No es una perspectiva inmediata pero, si Ucrania diese por fin ese paso, la partición del país sería poco menos que irreversible, y la línea del frente del conflicto seguiría en ese punto clave de Europa el trazado de aquel otro Telón de Acero de funesto recuerdo. No sería ya, como en el pasado, una frontera ideológica que separase un bloque comunista y otro capitalista, sino una básicamente estratégica, y tan sólidamente implantada que su demolición podría llevar décadas. Ahí está el precedente de una iniciativa similar de Georgia que, en 2008, estuvo en buena medida en el origen del apoyo ruso a la secesión de Osetia del Sur, cuya independencia ha reconocido Moscú y que, en la práctica (como Abjazia), es una provincia más de Rusia.

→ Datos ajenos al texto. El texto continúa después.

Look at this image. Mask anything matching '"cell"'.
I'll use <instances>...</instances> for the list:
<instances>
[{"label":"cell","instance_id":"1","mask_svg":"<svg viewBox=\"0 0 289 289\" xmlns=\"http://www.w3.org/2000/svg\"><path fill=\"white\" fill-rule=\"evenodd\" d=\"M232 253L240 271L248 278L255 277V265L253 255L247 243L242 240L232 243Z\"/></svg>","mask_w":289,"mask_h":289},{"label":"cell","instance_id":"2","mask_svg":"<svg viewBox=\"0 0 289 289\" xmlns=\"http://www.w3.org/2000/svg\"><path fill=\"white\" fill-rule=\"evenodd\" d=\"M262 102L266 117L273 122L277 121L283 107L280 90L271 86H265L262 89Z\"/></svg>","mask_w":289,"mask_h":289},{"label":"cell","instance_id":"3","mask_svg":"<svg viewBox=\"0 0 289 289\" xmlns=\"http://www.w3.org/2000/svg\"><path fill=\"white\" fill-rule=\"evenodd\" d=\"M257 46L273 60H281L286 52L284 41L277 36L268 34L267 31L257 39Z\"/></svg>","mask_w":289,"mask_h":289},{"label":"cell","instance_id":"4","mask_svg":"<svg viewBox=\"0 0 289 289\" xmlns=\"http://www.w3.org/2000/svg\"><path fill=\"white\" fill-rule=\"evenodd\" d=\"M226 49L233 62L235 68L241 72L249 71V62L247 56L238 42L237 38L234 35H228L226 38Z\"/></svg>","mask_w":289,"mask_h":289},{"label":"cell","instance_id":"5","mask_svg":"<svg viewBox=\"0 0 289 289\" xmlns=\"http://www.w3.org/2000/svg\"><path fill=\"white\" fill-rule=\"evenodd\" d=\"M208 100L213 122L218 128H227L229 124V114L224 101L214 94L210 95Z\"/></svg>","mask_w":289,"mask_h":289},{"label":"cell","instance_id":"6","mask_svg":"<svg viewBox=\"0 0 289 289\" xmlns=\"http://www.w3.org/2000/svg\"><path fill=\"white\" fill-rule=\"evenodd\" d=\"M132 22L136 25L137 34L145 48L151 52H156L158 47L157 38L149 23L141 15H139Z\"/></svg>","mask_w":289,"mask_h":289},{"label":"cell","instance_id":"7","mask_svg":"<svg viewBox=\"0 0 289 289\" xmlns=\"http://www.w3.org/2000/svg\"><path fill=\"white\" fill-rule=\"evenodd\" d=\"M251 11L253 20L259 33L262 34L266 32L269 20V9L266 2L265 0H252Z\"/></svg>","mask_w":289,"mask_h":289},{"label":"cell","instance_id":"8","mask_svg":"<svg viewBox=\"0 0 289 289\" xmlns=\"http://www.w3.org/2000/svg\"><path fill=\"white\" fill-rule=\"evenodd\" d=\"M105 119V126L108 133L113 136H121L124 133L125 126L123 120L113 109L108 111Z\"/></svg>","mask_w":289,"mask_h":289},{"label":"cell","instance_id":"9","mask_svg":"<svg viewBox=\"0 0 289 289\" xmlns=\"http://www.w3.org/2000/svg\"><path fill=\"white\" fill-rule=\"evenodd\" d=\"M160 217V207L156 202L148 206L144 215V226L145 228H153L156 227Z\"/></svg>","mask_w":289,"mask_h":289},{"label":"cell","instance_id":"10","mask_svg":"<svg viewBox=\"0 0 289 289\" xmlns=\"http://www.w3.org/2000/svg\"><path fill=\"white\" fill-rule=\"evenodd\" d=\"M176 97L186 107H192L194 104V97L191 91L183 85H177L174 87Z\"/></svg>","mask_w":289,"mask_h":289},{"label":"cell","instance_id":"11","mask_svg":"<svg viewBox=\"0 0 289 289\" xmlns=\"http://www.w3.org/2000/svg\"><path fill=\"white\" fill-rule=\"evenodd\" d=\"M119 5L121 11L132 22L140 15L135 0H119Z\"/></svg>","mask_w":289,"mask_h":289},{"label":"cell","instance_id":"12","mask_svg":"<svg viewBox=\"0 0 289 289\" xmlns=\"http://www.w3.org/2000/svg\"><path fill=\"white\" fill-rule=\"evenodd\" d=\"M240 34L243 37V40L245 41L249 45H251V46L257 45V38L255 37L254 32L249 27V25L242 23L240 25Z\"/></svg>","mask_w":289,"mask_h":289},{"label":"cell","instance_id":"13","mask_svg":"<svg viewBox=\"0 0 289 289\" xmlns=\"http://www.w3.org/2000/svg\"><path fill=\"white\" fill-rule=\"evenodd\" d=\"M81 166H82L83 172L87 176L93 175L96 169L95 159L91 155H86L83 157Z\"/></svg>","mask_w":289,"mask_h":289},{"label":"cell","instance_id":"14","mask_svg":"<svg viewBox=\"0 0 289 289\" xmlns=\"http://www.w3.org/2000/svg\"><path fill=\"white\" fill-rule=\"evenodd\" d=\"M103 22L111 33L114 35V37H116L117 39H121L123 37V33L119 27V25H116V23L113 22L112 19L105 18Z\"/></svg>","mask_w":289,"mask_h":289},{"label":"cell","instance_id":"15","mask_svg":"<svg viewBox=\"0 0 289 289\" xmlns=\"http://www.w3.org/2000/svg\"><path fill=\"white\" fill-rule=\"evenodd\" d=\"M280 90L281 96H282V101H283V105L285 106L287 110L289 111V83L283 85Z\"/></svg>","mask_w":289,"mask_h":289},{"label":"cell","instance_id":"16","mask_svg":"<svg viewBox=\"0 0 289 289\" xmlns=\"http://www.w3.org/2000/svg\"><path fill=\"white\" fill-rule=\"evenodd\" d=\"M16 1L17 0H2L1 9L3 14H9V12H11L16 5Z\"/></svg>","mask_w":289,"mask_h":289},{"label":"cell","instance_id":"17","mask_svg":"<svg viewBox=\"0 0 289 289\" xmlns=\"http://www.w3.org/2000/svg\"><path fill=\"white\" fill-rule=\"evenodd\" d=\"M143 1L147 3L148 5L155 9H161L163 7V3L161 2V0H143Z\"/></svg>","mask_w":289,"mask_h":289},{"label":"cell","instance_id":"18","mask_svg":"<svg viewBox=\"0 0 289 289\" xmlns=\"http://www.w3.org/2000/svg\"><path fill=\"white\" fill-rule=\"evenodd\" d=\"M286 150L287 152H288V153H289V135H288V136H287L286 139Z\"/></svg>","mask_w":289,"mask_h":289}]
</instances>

Contar con la ruina económica que amenaza a Rusia por las sanciones y la caída del precio del crudo, especular con que Putin se vea obligado a ceder por la presión de una población que no quiere volver al empobrecimiento y el caos de la era de Borís Yeltsin, es una apuesta muy arriesgada, jugar con fuego. Supone ignorar la profundidad de la herida que Occidente ha causado entre una población que no olvida los años de la humillación y que hoy ha recuperado el orgullo, aunque no todas las libertades. Implica también otorgar un peso superior al que tiene en la realidad la sociedad civil rusa atraída por el modelo político occidental.

Lo razonable sería que EE UU y la UE comprendieran que Rusia tiene también en el conflicto intereses legítimos, y que actuasen en consecuencia, con más zanahoria que palo. Habría que encontrar el punto de equilibrio que no dejase ni vencedores ni vencidos, que restaurase la unidad de Ucrania sobre nuevas bases constitucionales (aunque lamentablemente sin Crimea) y que este país se olvidase de entrar en la Alianza Atlántica. Esa sería una pésima idea, un punto de no retorno, con el el perderíamos todos.